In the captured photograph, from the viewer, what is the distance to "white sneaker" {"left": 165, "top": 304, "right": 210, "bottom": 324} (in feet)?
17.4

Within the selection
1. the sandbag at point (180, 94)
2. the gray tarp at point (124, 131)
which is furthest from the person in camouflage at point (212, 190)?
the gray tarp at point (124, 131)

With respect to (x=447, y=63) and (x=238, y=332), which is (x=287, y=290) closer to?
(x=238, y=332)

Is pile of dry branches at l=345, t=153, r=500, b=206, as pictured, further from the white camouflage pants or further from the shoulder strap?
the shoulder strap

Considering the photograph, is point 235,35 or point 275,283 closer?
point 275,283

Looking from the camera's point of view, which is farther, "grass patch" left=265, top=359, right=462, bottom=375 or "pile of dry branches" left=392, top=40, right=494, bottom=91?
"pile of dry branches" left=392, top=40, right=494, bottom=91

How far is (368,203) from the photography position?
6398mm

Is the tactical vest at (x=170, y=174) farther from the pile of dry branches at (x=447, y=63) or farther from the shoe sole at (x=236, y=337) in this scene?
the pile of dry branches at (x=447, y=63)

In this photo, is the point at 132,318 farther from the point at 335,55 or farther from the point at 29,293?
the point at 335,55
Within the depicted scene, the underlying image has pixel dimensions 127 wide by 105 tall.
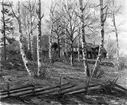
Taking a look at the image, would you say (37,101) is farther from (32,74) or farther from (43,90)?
(32,74)

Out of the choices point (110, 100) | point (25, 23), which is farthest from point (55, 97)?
point (25, 23)

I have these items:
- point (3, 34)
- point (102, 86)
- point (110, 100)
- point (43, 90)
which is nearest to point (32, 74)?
point (43, 90)

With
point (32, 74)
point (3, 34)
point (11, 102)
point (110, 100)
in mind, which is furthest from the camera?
point (3, 34)

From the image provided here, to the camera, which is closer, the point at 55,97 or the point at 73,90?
the point at 55,97

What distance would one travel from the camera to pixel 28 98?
714 centimetres

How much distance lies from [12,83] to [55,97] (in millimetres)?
3659

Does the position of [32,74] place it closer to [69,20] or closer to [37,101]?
[37,101]

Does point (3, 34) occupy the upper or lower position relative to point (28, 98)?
upper

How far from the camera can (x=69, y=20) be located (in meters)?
22.8

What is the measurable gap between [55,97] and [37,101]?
3.13 feet

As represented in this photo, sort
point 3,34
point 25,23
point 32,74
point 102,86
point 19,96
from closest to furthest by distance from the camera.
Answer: point 19,96, point 102,86, point 32,74, point 3,34, point 25,23

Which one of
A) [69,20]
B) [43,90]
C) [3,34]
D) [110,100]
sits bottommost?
[110,100]

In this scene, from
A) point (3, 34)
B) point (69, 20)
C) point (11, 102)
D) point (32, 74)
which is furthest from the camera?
point (3, 34)

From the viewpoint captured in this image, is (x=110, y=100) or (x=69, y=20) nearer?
(x=110, y=100)
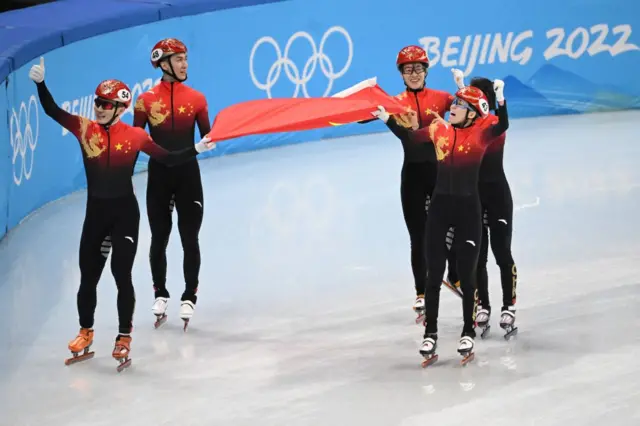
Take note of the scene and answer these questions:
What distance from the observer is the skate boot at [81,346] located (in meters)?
8.39

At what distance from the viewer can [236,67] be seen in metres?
15.1

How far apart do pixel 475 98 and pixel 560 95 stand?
9.47m

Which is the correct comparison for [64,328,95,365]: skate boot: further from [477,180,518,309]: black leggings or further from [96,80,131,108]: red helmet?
[477,180,518,309]: black leggings

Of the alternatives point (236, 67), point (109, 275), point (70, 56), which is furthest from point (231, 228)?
point (236, 67)

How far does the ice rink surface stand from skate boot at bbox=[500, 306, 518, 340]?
0.20 ft

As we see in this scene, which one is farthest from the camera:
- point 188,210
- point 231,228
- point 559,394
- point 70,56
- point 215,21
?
point 215,21

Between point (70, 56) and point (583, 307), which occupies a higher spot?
point (70, 56)

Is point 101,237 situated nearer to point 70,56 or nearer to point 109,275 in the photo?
point 109,275

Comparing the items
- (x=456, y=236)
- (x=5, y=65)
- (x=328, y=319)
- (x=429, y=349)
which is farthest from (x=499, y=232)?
(x=5, y=65)

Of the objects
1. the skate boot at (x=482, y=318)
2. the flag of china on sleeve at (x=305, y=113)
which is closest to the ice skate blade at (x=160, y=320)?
the flag of china on sleeve at (x=305, y=113)

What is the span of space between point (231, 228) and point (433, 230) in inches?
165

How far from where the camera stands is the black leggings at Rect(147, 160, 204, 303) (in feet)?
30.1

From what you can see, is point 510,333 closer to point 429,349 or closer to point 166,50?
point 429,349

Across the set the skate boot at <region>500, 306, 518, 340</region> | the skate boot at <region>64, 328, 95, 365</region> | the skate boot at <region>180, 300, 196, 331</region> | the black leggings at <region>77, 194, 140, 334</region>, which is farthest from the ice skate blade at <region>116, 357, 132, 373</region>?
the skate boot at <region>500, 306, 518, 340</region>
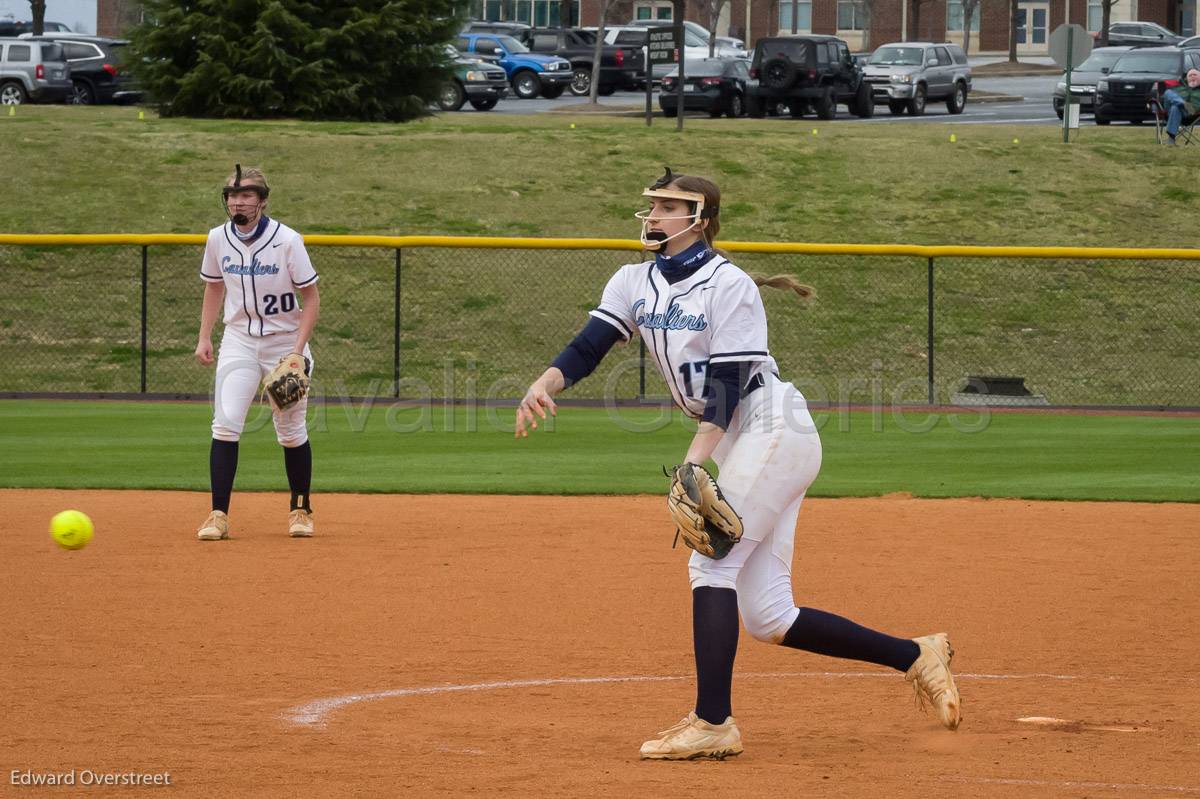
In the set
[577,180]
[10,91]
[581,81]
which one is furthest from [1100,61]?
[10,91]

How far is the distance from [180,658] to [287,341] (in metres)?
2.89

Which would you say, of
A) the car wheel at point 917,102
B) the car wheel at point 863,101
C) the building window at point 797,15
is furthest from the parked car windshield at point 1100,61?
the building window at point 797,15

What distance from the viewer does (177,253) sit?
21625 mm

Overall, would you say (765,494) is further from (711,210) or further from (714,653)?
(711,210)

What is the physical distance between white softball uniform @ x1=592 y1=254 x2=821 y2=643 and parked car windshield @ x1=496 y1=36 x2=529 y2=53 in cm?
4243

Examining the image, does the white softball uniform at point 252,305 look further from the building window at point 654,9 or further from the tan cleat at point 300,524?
the building window at point 654,9

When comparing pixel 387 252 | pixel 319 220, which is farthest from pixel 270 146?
pixel 387 252

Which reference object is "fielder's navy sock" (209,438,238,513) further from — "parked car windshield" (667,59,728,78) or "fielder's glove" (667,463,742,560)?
"parked car windshield" (667,59,728,78)

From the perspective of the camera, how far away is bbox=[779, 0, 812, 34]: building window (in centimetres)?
7069

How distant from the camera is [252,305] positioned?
29.2 feet

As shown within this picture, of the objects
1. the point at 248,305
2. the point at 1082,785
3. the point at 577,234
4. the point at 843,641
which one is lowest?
the point at 1082,785

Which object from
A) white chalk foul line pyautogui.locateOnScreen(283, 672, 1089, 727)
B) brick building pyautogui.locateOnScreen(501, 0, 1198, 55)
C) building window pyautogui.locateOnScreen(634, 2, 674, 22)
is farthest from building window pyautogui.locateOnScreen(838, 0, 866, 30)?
white chalk foul line pyautogui.locateOnScreen(283, 672, 1089, 727)

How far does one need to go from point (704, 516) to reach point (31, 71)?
36.3 meters

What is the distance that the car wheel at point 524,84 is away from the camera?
4584 centimetres
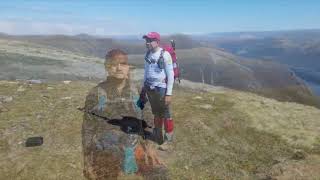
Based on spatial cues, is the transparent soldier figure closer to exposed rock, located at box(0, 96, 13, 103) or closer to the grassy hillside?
the grassy hillside

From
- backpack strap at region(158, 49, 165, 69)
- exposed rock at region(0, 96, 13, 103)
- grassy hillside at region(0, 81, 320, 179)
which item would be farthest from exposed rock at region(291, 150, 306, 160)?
exposed rock at region(0, 96, 13, 103)

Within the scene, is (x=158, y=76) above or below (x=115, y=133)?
above

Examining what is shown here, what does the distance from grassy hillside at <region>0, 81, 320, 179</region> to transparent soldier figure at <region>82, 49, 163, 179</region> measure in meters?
0.57

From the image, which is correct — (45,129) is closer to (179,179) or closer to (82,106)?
(82,106)

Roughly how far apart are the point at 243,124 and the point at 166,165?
688cm

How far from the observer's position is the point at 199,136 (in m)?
22.1

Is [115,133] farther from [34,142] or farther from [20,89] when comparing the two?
[20,89]

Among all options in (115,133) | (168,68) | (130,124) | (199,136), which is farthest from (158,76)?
(199,136)

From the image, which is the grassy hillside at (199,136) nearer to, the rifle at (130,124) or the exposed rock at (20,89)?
the exposed rock at (20,89)

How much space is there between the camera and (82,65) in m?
55.4

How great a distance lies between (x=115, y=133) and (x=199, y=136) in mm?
4282

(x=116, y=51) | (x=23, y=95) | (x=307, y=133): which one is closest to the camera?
(x=307, y=133)

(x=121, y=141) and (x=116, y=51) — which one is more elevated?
(x=116, y=51)

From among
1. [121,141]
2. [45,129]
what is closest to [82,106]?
[45,129]
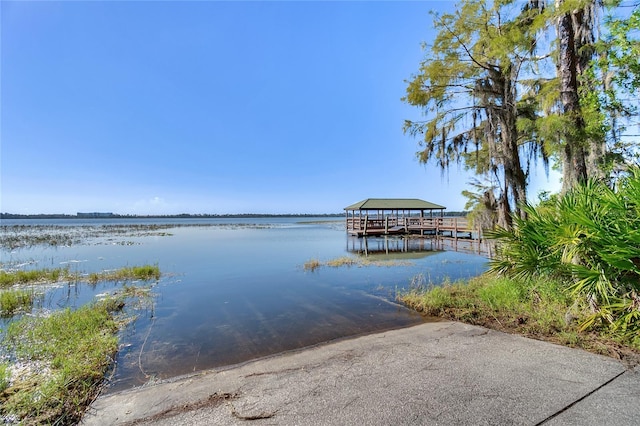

• **EXERCISE OBJECTIVE**: Identify every line of the material above that contains the string "rock", and copy each of those lines in full. Case counts.

• **TASK ANSWER**:
Based on spatial cues, is the transparent soldier figure closer to exposed rock, located at box(0, 96, 13, 103) or closer to the grassy hillside?
- exposed rock at region(0, 96, 13, 103)
which item would be farthest from exposed rock at region(291, 150, 306, 160)?
exposed rock at region(0, 96, 13, 103)
From the image, which is the grassy hillside at (199,136) nearer to, the rifle at (130,124) or the exposed rock at (20,89)?
the exposed rock at (20,89)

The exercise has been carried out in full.